# Ethernet DISAPPEARED completely



## joarc (Jul 15, 2008)

Here's the scoop. It seemed my wired & wireless were building up to a problem because after I disabled them and would go to enable them again they would sit spinning, waiting to Acquire Address. Now my LAN is gone, it's not just a driver missing, or a network disabled, it's not even hiding in the Device Manager, it's just gone, Windows doesn't see it AT ALL. I run ipconfig /all and I see the wireless as well as two LANs (screenshot from Vista side attached) and I notice DHCP is not enabled?? And the Physical address is all 00-00. One of the LANs I`m guessing is my WM device. I've disabled and then enabled again, twice, in the BIOS, also just flashed to the most recent and all drivers & updates are tickityboo. I run Avast & Spyware Doc pro on Vista side and NAV & Super AntiSpyware Pro on the XP side. I run a dual boot Vista HP 32/XP Pro 32 but the problem was there before the dual boot. Any help would be fantastic! I would install a card but there's just no room! Thanx.

M3A32-MVP Deluxe WIFI-AP
Vista HP/XP Pro 32
Phenom 9500
2gb RAM
Radeon 3870
Marvell Yukon (Miniport) Gigabit Ethernet

:4-dontkno


----------



## johnwill (Sep 26, 2002)

I don't see any wired NIC in that display. If it doesn't appear in Device Manager, the device is either disabled or has failed. Since you say you have checked the BIOS, I'm forced to conclude that the hardware died.


----------



## joarc (Jul 15, 2008)

WAHHHH. That's what I figured too, the ethernet is onboard. I've got a 3 year warranty but who wants to take their friggin main computer to pieces to have Asus make good on it right? Bah. I was really hoping for another answer. Thanx anyway!


----------



## johnwill (Sep 26, 2002)

Sorry to be the bearer of bad news. :smile:


----------



## joarc (Jul 15, 2008)

I'm over in the asus forum looking for help too and this was suggested:

"To properly flash the bios to version 1203, first load defualt settings and then save and exit...do not use the "F10" to save and exit. Place the bios rom file on a flash drive and use the EZ-Flash utility in the bios to update the bios to version 1203 from the flash drive. After the bios has been flashed, power down the system and clear the cmos. Then power up and set the bios setting you want. The eithernet controller should be back."

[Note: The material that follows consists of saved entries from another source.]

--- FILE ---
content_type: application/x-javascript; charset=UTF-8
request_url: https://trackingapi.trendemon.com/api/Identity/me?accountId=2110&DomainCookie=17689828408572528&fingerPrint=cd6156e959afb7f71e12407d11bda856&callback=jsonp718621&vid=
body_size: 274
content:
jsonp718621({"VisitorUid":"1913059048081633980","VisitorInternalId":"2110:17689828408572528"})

So, guess I'll try this before totally giving up on it.


----------



## johnwill (Sep 26, 2002)

That's obviously a good plan! :grin:


----------



## joarc (Jul 15, 2008)

Just a follow up. Clearing the cmos didn't fix the problem. Looks like a hardware failure  Thanx for everyone's help.


----------



## johnwill (Sep 26, 2002)

I see a new PCI NIC in your future. :wink:


----------



## joarc (Jul 15, 2008)

lol... well an old one anyway.


----------